В первой версии воспоминаний Григория Свирского сцена встречи завершается лаконично: «С трудом Симонов довел победный доклад до конца». Вторая версия более красочна: «И вдруг Бершадский поднялся, взял костыль, подошёл к столику президиума. Переложил костыль в правую руку. И неожиданно для всех нанес Симонову удар костылем прямо в лицо, да так, что Симонов упал вместе со стулом на спину. В зале раздались выкрики: “Милицию, вызовите милицию!” В это время с пола поднялся Симонов. Утирая кровь, текущую из рассеченной брови, он сказал: “Не надо милицию, мы с товарищем Бершадским друг друга поняли”».
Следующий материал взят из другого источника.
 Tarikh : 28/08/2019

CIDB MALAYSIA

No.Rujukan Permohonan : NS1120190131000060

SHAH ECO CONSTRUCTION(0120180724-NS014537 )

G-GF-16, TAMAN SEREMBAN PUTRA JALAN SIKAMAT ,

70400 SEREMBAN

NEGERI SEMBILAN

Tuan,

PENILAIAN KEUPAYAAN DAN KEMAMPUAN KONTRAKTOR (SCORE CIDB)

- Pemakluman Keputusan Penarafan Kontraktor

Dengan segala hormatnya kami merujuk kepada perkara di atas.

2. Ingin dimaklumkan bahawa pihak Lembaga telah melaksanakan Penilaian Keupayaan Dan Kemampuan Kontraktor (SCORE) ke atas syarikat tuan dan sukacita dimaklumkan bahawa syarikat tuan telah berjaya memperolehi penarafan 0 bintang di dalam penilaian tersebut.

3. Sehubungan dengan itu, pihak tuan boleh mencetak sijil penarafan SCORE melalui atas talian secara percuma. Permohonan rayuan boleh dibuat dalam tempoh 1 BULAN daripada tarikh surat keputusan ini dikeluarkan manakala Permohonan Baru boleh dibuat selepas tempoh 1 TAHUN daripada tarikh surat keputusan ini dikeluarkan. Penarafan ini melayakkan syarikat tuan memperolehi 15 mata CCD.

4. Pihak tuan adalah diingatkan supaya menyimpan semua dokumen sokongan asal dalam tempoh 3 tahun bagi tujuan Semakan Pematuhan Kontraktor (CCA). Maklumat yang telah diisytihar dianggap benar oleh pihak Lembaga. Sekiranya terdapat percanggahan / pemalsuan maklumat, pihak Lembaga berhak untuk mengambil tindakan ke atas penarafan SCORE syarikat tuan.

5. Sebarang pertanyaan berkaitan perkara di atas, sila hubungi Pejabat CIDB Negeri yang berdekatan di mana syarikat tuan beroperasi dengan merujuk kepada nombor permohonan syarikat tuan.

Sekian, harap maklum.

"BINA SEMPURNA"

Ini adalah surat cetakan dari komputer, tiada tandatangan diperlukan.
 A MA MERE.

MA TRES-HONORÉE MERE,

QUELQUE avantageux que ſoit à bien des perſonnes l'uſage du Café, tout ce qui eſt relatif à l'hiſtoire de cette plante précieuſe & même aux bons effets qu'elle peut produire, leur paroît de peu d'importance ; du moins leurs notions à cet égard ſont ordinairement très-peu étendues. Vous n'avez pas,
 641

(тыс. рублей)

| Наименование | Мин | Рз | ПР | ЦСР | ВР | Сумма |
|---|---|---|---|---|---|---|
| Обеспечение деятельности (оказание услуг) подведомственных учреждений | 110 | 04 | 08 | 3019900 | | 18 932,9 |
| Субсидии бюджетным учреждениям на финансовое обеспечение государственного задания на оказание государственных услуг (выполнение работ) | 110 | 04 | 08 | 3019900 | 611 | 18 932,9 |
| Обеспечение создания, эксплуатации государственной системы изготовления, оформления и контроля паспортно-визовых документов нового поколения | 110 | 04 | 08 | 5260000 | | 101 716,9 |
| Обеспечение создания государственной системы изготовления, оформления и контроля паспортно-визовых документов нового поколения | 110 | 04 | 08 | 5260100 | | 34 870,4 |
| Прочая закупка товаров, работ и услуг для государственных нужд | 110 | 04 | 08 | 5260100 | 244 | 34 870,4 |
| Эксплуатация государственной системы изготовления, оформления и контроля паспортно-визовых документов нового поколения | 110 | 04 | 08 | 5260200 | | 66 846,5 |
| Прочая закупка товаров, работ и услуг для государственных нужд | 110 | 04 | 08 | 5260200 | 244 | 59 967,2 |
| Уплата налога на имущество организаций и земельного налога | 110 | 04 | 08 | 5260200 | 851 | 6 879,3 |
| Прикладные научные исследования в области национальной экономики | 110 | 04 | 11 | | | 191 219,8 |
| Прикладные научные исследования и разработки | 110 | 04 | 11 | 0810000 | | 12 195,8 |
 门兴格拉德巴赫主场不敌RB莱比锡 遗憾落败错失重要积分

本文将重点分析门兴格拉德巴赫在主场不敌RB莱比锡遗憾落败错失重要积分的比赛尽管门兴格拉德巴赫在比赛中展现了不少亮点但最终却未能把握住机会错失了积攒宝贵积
Исследователи советской литературы признают: историю удара костылем, вероятнее всего, сфальсифицировали – дописали в воспоминания Свирского позже. Что не отменяет главного факта: Рудольф Бершадский оказался едва ли не единственным человеком в советской прессе, кто выступил против антисемитской травли.

 

 

Журналист Марк Поповский, который в те же годы работал в «Литературной газете», писал: «После ареста Бершадского на страницах один за другим появились два разухабистых антисемитских фельетона, ничуть не уступающих тем, что публиковали в те месяцы “Правда”, “Известия”, “Крокодил” и другие партийные издания. У нас, молодых сотрудников и авторов “Литературки”, эта история вызвала шок. Мы не были наивными детьми и знали примерный механизм таких редколлегий. Ясно, что где-то наверху – на самом верху! – заметили, что “Литературная газета” не идет в ногу, не поддерживает развязанную ЦК антисемитскую кампанию. На Симонова гаркнули. Требовалась немедленная жертва, и он эту жертву принес».

 

 

Рудольф Бершадский после истории с Симоновым проявил себя как талантливый детский писатель и сценарист. Он умер в мае 1979 года. Константин Симонов пережил его всего на четыре месяца. Герой Великой Отечественной войны, военный корреспондент, который прошел путь от Одессы до Берлина, автор великого романа «Живые и мертвые», Симонов дожил до 63 лет. Его коллега Владимир Еременко вспоминал: «В конце жизни он будто бы каялся за свой конформизм и те уступки чиновникам от литературы, когда был главным редактором “Литературки”, а затем и “Нового мира”. Тогда же из наших бесед сложилось впечатление, что Симонов своими протестами, конфронтацией с высокими чиновниками как бы замаливает свои грехи молодости, когда он слишком ревностно выполнял волю и линию высоких партийных инстанций».

Мемуарист Григорий Свирский в 1972 году эмигрировал в Израиль. Позже осел в Канаде, где скончался в 2016 году в возрасте 95 лет. Подобно Симонову, Свирский тоже работал во время войны полевым корреспондентом – он награжден девятью медалями и орденами за участие в Великой Отечественной войне.